**Do this:**
Copy out the data word for word, from the line containing "Is point (120, 216)" through the end of the data, with both ends included.
** Begin **
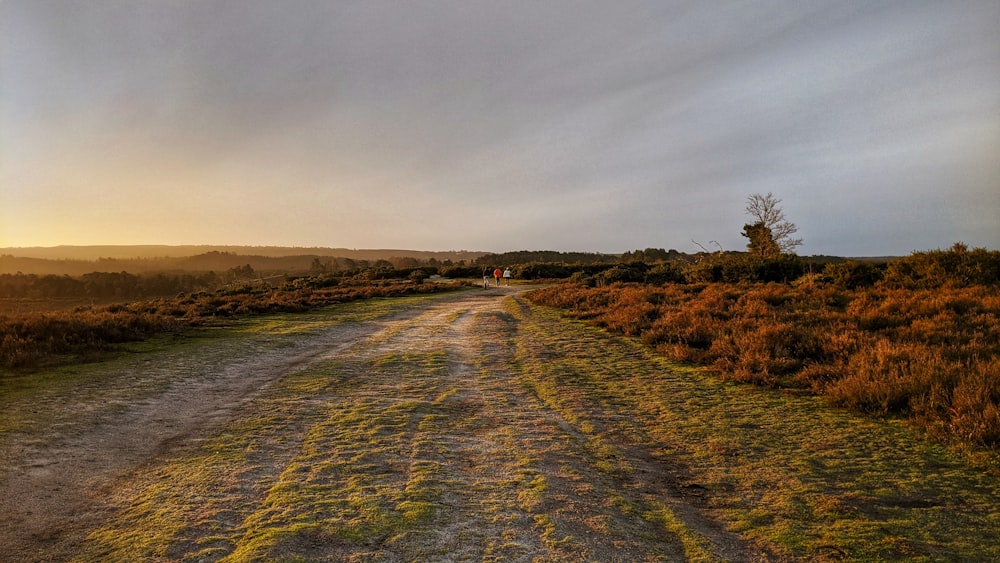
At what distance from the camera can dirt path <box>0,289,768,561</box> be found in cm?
354

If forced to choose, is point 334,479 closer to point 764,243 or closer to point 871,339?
point 871,339

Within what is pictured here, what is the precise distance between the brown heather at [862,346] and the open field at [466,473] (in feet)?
1.68

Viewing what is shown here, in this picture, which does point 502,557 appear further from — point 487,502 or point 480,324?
point 480,324

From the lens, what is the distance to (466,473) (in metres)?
4.81

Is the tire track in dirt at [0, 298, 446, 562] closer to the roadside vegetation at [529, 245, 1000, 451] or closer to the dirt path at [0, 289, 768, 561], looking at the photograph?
the dirt path at [0, 289, 768, 561]

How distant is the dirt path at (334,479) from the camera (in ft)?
11.6

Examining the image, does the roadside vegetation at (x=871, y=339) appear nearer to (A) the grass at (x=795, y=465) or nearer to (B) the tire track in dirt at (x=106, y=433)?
(A) the grass at (x=795, y=465)

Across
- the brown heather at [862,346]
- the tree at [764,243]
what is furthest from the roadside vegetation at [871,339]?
the tree at [764,243]

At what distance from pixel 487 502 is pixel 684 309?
36.7 ft

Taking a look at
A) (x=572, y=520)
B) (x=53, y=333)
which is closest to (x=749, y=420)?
(x=572, y=520)

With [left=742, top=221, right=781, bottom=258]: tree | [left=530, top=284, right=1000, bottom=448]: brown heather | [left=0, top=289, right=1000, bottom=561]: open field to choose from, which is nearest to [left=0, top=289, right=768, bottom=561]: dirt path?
[left=0, top=289, right=1000, bottom=561]: open field

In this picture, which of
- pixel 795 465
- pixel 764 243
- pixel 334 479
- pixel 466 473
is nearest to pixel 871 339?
pixel 795 465

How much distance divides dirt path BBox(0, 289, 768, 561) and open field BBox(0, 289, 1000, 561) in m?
0.03

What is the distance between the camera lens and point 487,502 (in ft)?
13.6
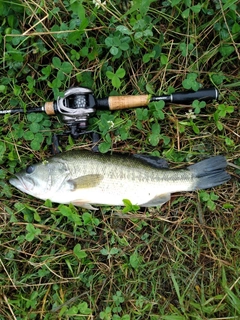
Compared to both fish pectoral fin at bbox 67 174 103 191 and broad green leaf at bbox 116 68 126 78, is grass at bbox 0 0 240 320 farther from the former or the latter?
fish pectoral fin at bbox 67 174 103 191

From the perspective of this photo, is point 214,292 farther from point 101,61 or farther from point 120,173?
point 101,61

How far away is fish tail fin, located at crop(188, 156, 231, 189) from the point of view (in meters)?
2.78

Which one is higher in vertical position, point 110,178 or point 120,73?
point 120,73

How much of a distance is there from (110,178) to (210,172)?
2.63ft

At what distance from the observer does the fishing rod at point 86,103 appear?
104 inches

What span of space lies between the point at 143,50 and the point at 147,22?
0.22m

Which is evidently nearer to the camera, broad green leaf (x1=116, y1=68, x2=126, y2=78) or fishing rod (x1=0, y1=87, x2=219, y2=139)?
fishing rod (x1=0, y1=87, x2=219, y2=139)

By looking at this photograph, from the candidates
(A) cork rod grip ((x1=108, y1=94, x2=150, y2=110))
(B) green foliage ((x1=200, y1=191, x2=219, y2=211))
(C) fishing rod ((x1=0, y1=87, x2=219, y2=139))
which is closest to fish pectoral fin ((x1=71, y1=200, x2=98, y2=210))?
(C) fishing rod ((x1=0, y1=87, x2=219, y2=139))

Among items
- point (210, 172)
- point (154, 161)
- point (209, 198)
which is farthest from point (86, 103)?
point (209, 198)

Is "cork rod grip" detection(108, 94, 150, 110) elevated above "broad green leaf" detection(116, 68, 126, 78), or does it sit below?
below

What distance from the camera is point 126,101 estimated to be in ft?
8.95

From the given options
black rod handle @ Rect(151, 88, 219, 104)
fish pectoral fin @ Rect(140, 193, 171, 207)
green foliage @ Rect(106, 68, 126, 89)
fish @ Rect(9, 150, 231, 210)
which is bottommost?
fish pectoral fin @ Rect(140, 193, 171, 207)

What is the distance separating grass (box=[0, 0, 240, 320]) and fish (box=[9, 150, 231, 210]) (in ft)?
0.40

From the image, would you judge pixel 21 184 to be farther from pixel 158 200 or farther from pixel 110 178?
pixel 158 200
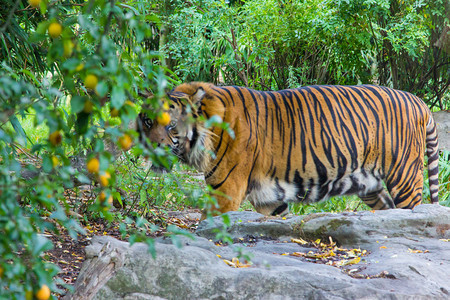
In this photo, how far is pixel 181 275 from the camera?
2.52 meters

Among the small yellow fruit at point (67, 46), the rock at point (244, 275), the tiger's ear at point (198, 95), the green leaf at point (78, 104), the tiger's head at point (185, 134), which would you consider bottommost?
the rock at point (244, 275)

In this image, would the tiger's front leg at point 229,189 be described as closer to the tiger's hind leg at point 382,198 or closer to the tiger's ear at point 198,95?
the tiger's ear at point 198,95

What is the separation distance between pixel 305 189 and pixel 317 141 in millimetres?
487

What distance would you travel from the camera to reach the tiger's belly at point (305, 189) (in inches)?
180

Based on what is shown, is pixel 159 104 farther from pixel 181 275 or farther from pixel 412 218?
pixel 412 218

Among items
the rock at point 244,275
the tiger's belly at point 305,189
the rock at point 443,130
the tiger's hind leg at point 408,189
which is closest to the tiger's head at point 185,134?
the tiger's belly at point 305,189

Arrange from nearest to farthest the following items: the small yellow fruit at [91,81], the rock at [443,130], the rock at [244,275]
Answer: the small yellow fruit at [91,81] → the rock at [244,275] → the rock at [443,130]

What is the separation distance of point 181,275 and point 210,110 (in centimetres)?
215

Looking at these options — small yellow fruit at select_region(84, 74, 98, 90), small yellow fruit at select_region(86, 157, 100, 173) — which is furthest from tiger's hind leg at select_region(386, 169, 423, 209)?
small yellow fruit at select_region(84, 74, 98, 90)

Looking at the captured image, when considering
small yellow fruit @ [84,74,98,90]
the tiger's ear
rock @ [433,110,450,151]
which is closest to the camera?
small yellow fruit @ [84,74,98,90]

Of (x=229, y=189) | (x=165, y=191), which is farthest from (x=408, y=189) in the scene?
(x=165, y=191)

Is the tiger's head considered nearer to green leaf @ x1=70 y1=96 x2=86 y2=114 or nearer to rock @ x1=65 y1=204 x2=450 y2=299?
rock @ x1=65 y1=204 x2=450 y2=299

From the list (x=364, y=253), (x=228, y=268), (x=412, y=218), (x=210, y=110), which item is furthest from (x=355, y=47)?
(x=228, y=268)

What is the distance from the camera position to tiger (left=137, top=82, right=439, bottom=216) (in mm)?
4488
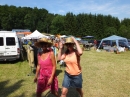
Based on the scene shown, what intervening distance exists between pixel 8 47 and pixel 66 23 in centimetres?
7033

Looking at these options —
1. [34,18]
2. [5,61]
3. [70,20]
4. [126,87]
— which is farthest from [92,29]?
[126,87]

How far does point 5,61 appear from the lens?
43.2 ft

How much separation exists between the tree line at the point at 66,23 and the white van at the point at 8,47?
5660 cm

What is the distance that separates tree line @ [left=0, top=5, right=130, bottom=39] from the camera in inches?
2963

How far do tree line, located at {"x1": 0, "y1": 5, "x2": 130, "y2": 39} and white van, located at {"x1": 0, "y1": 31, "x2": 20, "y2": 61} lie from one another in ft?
186

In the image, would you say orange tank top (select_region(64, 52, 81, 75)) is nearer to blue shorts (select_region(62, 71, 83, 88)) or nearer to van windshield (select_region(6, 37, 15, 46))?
blue shorts (select_region(62, 71, 83, 88))

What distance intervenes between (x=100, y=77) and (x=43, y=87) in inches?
168

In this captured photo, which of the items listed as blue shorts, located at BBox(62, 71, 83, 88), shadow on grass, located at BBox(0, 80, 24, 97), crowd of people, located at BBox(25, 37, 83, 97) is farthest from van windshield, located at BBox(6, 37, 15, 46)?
blue shorts, located at BBox(62, 71, 83, 88)

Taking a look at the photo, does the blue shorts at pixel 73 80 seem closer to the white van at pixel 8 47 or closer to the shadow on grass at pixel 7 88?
the shadow on grass at pixel 7 88

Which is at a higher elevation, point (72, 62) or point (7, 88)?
point (72, 62)

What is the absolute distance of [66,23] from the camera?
8169cm

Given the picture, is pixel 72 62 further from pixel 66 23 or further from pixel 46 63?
pixel 66 23

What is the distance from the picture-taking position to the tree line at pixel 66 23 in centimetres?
7525

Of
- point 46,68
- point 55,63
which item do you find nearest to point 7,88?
point 46,68
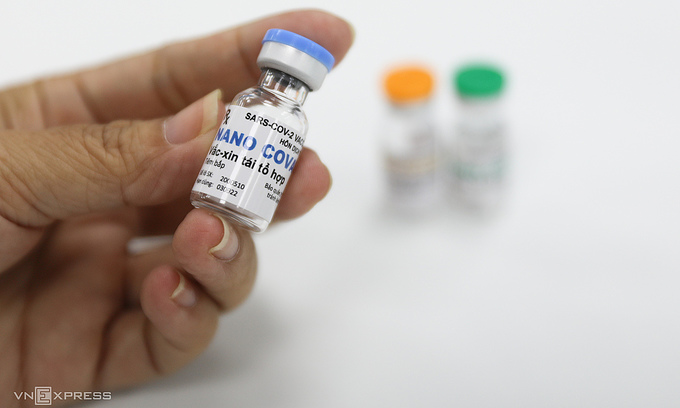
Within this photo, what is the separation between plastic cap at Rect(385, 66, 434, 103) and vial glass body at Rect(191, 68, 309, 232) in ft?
2.07

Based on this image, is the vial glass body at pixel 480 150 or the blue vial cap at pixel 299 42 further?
the vial glass body at pixel 480 150

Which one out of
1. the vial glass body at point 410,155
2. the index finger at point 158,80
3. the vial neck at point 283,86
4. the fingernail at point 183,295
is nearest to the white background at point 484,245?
the vial glass body at point 410,155

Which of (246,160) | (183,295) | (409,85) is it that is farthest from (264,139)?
(409,85)

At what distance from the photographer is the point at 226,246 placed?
39.4 inches

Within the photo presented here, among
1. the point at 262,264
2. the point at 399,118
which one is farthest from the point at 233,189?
the point at 399,118

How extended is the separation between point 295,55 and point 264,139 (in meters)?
0.14

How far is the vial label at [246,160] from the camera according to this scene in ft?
3.02

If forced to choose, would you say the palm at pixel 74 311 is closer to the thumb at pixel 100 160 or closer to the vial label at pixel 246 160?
the thumb at pixel 100 160

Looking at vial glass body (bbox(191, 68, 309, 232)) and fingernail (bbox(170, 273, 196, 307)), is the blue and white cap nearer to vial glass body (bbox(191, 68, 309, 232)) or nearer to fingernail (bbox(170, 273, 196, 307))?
vial glass body (bbox(191, 68, 309, 232))

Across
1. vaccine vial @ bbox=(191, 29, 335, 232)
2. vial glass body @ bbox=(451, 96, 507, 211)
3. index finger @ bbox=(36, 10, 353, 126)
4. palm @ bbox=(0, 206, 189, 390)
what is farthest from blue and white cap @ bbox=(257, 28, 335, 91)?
vial glass body @ bbox=(451, 96, 507, 211)

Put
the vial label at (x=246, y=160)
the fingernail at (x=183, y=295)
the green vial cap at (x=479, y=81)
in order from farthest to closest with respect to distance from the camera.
→ 1. the green vial cap at (x=479, y=81)
2. the fingernail at (x=183, y=295)
3. the vial label at (x=246, y=160)

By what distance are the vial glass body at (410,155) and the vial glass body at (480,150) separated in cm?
8

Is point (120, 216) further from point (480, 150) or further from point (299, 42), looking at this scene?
point (480, 150)

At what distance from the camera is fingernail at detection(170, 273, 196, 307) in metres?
1.09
** End **
**Expected answer:**
Is point (120, 216) further from point (480, 150) or further from point (299, 42), looking at this scene?
point (480, 150)

At what distance from the camera is fingernail at detection(170, 273, 196, 307) in metres?
1.09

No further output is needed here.